ZO-SAM: Zero-Order Sharpness-Aware Minimization for Efficient Sparse Training¶

Conference: CVPR2025
arXiv: 2603.13115
Code: Pending confirmation
Area: Others
Keywords: Sparse Training, Zero-Order Optimization, Sharpness-Aware Minimization, Gradient Variance, Model Compression

TL;DR¶

ZO-SAM strategically integrates zero-order optimization into the perturbation step of SAM, achieving the flat-minimum advantages of SAM with only a single backward pass, thereby halving the computational overhead while enhancing accuracy and robustness in sparse training scenarios.

Background & Motivation¶

Although sparse neural networks reduce computational and memory overhead by significantly cutting down parameter size, existing sparse training methods face the highly noisy and chaotic gradient signals key challenge at high sparsity levels, which severely hinders convergence and generalization.
SAM (Sharpness-Aware Minimization) reduces gradient variance and improves generalization by guiding models toward flat minima, but it requires two full backward passes per step, doubling the computational overhead.
In sparse training scenarios, computational efficiency itself is a core demand, making the doubled overhead of SAM directly undermine its feasibility.
Core Problem: Can the redundant computation of double backward passes be eliminated while retaining the flat-minimum advantage of SAM?

Method¶

ZO-SAM Framework Design¶

The core idea of ZO-SAM is to selectively use zero-order/first-order gradients during the two steps of SAM:

Perturbation Step (Zero-Order Substitute): Uses Random Gradient Estimation (RGE) instead of backward propagation to calculate the perturbation direction.
- \(\hat{\nabla}\mathcal{L}(\theta) = \frac{1}{m}\sum_{i=1}^{m}\frac{\mathcal{L}(\theta+\delta u_i)-\mathcal{L}(\theta-\delta u_i)}{2\delta}u_i\)
- Requires only forward passes (function evaluation) without backward propagation.
- The purpose of the perturbation step is to determine the perturbation direction, which has a lower requirement for gradient accuracy and tolerates approximation errors.
Gradient Update Step (Retaining First-Order Accuracy): Performs a full backward propagation at the perturbed parameter point \(\theta+\epsilon\).
- \(\theta \leftarrow \theta - \eta\nabla\mathcal{L}(\theta+\epsilon)\)
- The update step directly determines the quality of parameter optimization, requiring precise gradients.

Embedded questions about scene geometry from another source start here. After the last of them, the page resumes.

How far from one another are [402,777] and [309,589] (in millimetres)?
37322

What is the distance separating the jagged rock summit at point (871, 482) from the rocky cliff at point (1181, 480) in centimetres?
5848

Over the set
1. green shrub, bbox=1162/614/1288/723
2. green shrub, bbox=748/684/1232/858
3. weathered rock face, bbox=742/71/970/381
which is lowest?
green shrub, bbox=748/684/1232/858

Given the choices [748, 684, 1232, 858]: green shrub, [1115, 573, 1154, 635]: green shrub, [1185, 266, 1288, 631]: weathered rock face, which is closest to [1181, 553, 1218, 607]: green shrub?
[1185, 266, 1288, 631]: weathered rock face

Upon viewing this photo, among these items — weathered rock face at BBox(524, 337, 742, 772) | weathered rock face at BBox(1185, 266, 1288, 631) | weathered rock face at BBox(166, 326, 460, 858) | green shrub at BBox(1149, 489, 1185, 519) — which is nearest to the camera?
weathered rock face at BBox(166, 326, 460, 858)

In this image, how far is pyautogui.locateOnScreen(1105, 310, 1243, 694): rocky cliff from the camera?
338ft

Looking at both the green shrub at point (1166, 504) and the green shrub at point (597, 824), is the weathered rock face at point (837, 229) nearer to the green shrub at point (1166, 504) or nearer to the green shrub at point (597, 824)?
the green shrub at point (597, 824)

Rationality of Design Choices¶

Choosing RGE instead of CGE (Coordinate Gradient Estimation): RGE requires only \(m \ll d\) function evaluations whereas CGE requires \(d\) evaluations, which is infeasible for large-scale models.
The random direction sampling of RGE offers a more global exploration of the loss landscape, assisting in avoiding sharp minima.
Placing the zero-order estimation in the first step (perturbation) rather than the second step (update): the perturbation step is error-tolerant, whereas the update step demands high accuracy.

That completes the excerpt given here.